INSTRUCTIONS FOR THE TASK:
Update the material from the line with "Referencing this photo, place" to the line with "in order from", putting "furthest" in place of "farthest" and keeping everything else the same.

RECORDS TO USE:
---

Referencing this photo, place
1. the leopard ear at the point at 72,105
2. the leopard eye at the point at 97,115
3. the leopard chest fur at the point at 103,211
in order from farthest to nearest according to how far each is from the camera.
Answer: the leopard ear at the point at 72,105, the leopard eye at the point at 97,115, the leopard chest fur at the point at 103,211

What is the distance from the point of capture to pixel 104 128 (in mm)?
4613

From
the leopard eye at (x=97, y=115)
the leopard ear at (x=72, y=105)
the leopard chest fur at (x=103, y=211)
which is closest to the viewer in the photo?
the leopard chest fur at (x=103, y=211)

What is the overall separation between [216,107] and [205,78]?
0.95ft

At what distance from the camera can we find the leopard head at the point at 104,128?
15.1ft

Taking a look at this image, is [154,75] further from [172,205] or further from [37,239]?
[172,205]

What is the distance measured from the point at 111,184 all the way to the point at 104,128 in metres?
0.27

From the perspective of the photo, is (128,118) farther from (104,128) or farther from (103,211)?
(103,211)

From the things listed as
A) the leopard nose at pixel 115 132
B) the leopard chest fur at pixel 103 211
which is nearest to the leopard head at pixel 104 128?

---

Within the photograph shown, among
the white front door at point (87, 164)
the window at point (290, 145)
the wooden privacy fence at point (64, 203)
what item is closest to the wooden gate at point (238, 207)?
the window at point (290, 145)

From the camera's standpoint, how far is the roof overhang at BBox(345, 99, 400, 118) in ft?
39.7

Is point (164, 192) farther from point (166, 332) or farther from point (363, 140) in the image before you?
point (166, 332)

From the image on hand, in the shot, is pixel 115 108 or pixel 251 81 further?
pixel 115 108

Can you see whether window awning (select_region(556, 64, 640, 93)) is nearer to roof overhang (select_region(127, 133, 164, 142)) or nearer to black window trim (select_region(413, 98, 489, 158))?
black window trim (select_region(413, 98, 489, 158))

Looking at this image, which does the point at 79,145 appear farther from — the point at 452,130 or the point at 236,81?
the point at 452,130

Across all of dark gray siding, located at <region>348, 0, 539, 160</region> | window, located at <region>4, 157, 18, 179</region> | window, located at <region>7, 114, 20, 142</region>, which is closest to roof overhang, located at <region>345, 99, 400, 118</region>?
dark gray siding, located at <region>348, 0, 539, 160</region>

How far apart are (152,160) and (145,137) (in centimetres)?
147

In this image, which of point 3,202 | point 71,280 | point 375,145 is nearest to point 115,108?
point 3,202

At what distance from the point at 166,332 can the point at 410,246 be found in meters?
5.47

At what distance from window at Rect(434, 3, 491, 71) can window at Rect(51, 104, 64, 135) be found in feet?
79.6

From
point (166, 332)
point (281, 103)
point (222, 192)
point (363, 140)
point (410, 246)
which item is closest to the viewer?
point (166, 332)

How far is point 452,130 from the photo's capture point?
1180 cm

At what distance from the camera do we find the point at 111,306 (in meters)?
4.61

---

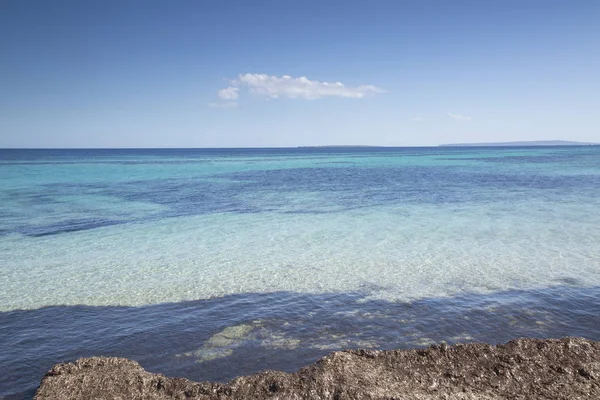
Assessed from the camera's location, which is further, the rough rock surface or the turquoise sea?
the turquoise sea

---

FINISHED ANSWER:
Referencing this photo, place
1. the leopard ear at the point at 72,105
2. the leopard eye at the point at 97,115
3. the leopard chest fur at the point at 103,211
in order from furthest to nearest according to how far each is from the camera.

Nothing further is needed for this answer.